### DOCUMENT EXTRACT:
== Segment start ==

In an election year, NICAR was bound to feature plenty of election-themed sessions.One of the more interesting that I caught was “Election: Reverse-engineering campaign finance stories,” in which Aaron Bycoffe, Carrie Levine, and Derek Willis walked the audience through the steps they took to break various campaign finance stories.
Using an open-source parser to find small donations
In quarterly filings with the Federal Election Commission, candidates must declare how much they’ve raised and spent, among other things, during the previous three months. The filings generate plenty of news stories, most of which run the next day and summarize the data.
For FiveThirtyEight’s “Four Ways to Fund a Presidential Campaign,” however, Bycoffe wanted to go beyond summarization and show readers how much each candidate had raised from small donors.
He used the FEC’s electronic-filing search to find each candidate’s most recent filing and then Fech, a Ruby parser campaign filings from the FEC, to find identify small donors and compare those contributions to the total.
For those of us wanting to work with campaign data Boycoffe had two suggestions:
- Check out the FEC’s Committee Master file and Operating Expenditures file, which will help you find stories to localize.
- Do as much work as possible in a programmatic way so that you have a lighter workload when new filings are submitted.
Following up on traditional reporting with data
Levine found that pre-reporting was key for the Center for Public Integrity’s “Presidential campaign donors hedge bets,” which looked at how donors were distributing contributions widely among multiple candidates.
Through conversations with donors beforehand, she and her team developed a theory about campaign contributions that was then backed up by the data. This pre-reporting allowed Center for Public Integrity to run the story the night FEC filings came in and to beat major news outlets on the story.

== Segment end ==

### WORK TASK 1:
In the write-up on the NICAR campaign finance session, translate this sentence into Spanish: "The filings generate plenty of news stories, most of which run the next day and summarize the data."
### WORK TASK 2:
Condense the paragraph beginning "Through conversations with donors beforehand" in the write-up on the NICAR campaign finance session into two shorter sentences that keep its main facts.
### WORK TASK 3:
Carry on the write-up on the NICAR campaign finance session, starting after its last sentence.

### INFORMATION:
== Segment start ==

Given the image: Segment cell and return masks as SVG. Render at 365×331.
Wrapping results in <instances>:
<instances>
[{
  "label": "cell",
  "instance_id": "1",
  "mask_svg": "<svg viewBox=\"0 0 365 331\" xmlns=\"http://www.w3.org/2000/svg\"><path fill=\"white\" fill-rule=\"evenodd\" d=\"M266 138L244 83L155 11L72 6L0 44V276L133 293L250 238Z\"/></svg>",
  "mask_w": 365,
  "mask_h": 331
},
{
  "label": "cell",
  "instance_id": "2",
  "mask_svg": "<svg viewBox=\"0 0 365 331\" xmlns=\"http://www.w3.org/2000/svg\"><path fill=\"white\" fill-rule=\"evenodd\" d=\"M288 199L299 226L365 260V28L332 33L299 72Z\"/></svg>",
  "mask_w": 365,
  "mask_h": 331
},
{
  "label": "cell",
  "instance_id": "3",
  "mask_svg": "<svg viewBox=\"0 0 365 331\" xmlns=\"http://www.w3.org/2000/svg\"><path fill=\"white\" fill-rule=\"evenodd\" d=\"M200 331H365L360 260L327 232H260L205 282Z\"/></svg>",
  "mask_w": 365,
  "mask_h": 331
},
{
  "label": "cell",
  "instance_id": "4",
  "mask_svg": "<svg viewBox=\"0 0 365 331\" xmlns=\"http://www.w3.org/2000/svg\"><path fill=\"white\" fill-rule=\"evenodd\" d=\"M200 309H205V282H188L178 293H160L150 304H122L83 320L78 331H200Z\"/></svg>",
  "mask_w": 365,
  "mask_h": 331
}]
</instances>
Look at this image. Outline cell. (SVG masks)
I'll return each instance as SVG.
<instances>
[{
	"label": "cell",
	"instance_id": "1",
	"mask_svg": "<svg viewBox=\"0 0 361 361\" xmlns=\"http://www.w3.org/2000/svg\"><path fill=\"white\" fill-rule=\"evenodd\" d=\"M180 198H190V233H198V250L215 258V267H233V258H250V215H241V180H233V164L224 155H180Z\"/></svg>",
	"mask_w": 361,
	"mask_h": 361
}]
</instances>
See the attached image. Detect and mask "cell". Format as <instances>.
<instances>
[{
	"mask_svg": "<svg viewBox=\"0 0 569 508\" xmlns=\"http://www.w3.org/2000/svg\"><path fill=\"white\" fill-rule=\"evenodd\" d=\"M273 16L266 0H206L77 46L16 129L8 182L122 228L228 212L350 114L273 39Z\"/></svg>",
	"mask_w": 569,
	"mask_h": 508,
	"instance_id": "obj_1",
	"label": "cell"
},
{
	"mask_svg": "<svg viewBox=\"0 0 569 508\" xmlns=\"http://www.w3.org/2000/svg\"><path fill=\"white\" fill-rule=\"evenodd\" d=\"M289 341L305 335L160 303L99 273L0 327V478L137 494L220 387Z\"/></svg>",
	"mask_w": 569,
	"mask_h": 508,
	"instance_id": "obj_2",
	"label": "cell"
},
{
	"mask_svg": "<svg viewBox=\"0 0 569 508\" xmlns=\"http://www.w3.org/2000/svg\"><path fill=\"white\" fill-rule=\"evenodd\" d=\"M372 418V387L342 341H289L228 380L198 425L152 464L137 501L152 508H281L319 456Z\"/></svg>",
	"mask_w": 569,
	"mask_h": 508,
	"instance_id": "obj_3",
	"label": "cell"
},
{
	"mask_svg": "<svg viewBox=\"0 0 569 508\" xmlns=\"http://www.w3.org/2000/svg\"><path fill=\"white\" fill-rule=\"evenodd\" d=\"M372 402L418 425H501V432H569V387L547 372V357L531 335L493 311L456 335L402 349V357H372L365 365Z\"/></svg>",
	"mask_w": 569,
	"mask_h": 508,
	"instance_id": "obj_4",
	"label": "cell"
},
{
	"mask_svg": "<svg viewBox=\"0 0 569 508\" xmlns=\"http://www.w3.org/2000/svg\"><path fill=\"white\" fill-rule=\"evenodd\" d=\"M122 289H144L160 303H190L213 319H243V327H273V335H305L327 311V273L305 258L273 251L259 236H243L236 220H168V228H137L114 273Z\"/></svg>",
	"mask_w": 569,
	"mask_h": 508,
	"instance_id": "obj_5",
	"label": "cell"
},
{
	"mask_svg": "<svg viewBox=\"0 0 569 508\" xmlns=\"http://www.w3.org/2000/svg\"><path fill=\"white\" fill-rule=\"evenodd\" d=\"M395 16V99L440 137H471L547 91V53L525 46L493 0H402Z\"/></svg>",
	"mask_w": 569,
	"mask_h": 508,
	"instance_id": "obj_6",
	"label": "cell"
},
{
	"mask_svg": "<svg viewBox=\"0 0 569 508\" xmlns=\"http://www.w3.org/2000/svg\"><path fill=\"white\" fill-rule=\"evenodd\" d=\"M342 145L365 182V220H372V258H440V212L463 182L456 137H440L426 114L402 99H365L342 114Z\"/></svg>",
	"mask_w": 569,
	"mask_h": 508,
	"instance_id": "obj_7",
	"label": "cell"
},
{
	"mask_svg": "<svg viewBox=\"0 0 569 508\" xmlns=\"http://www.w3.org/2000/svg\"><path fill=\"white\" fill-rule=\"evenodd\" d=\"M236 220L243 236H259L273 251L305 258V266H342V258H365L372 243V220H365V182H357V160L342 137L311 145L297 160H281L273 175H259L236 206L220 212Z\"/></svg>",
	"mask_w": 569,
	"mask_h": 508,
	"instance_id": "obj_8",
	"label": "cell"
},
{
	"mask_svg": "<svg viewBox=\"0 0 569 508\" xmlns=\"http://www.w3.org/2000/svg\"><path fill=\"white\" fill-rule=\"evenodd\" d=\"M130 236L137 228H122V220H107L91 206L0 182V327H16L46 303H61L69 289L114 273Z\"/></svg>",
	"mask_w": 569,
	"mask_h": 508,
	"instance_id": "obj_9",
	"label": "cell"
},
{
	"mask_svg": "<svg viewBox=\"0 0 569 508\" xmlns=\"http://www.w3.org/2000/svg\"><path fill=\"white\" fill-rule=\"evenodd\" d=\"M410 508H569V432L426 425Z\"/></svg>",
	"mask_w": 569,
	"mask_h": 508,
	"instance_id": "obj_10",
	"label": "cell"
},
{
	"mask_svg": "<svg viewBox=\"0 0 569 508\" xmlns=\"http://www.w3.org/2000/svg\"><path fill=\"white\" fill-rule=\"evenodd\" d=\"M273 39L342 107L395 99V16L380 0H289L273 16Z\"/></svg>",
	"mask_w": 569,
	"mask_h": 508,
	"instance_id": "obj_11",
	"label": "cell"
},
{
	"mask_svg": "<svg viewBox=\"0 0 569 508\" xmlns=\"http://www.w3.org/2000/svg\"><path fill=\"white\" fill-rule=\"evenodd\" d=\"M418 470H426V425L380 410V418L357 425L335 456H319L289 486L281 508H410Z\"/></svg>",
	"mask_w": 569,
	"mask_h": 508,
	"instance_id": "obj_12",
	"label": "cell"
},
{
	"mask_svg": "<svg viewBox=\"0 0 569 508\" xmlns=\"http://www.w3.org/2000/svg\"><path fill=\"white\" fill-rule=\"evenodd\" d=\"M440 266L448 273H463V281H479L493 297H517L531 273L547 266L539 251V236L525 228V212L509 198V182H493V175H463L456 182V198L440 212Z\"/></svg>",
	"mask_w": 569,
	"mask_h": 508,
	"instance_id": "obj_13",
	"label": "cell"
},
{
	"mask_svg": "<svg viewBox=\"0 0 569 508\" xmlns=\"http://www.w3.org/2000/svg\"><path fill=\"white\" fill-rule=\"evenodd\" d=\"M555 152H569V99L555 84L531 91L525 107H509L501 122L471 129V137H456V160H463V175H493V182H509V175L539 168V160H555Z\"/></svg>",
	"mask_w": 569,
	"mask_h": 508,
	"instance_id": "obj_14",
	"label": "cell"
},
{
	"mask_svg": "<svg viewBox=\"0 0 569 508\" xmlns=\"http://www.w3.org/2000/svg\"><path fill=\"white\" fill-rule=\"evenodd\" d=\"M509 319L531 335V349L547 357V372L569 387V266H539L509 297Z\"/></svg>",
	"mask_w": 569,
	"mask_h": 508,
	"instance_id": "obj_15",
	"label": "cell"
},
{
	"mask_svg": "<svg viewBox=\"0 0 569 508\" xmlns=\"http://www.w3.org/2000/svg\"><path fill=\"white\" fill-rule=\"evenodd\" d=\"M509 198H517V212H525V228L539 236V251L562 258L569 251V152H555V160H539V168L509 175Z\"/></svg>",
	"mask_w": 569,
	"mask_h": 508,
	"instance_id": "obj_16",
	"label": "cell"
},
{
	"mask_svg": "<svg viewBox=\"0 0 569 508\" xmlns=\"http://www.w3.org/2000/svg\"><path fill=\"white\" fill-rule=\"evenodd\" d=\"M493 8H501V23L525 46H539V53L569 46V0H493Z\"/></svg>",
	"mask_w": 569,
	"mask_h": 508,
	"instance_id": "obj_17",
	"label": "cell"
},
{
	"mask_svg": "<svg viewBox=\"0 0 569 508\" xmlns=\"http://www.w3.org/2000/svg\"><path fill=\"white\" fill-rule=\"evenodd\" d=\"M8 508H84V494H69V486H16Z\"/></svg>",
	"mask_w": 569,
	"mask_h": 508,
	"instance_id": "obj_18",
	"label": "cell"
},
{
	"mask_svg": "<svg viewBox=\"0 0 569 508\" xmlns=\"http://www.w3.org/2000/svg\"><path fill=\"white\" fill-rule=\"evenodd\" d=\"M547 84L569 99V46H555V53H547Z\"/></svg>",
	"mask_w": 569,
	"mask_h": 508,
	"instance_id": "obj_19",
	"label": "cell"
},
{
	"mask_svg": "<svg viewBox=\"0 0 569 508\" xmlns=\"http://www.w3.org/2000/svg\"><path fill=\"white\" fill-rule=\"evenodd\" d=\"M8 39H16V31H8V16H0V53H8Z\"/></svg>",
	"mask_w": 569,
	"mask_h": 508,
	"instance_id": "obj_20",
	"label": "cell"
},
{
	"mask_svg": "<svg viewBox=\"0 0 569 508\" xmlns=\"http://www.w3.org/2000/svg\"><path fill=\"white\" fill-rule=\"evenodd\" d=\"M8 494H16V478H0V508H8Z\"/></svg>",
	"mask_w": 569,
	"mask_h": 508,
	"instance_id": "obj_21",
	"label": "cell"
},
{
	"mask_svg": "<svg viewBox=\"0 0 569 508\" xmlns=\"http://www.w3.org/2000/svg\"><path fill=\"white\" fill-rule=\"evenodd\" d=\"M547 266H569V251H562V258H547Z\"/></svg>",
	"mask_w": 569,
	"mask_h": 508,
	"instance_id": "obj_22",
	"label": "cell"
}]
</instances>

== Segment end ==

### ANSWER AREA 1:
Las declaraciones generan muchas noticias, la mayoría de las cuales se publican al día siguiente y resumen los datos.

### ANSWER AREA 2:
Levine and her team talked with donors in advance and formed a theory about campaign contributions, which the data later supported. This pre-reporting let the Center for Public Integrity publish the story the night the FEC filings came in, ahead of major news outlets.

### ANSWER AREA 3:
Despite the success of the story, Levine stressed the importance of having a backup plan in place for when things inevitably fail. In fact, the hedging story ran into problems because some of the files were so big that the servers couldn’t process them. Instead of running SQL queries as planned, the data was put into Excel to conduct the analysis.
An alternative the campaigns’ filings
Though he’s now at ProPublica Willis was able to tap a unique data source for the New York Times’ “Bernie Sanders’ Early Online Haul: $8.3 million”: ActBlue.
ActBlue is a fundraising group for Democratic candidates and files with the FEC. Through ActBlue filings, Willis was able to see how much Sanders had raised online before his campaign had submitted files. In addition, ActBlue has to report donations of every size — even a dollar — so the New York Times was able to obtain details that normally wouldn’t be in Sanders’ campaign filings.
Willis noted that hundred of candidates use ActBlue, which makes its filings useful even in local races. The downside, Willis said, is that there isn’t a similar platform for Republican campaign contributions. A note of caution: The ActBlue filings are usually extremely large, which means you might want to split the data up before you approach it, he said.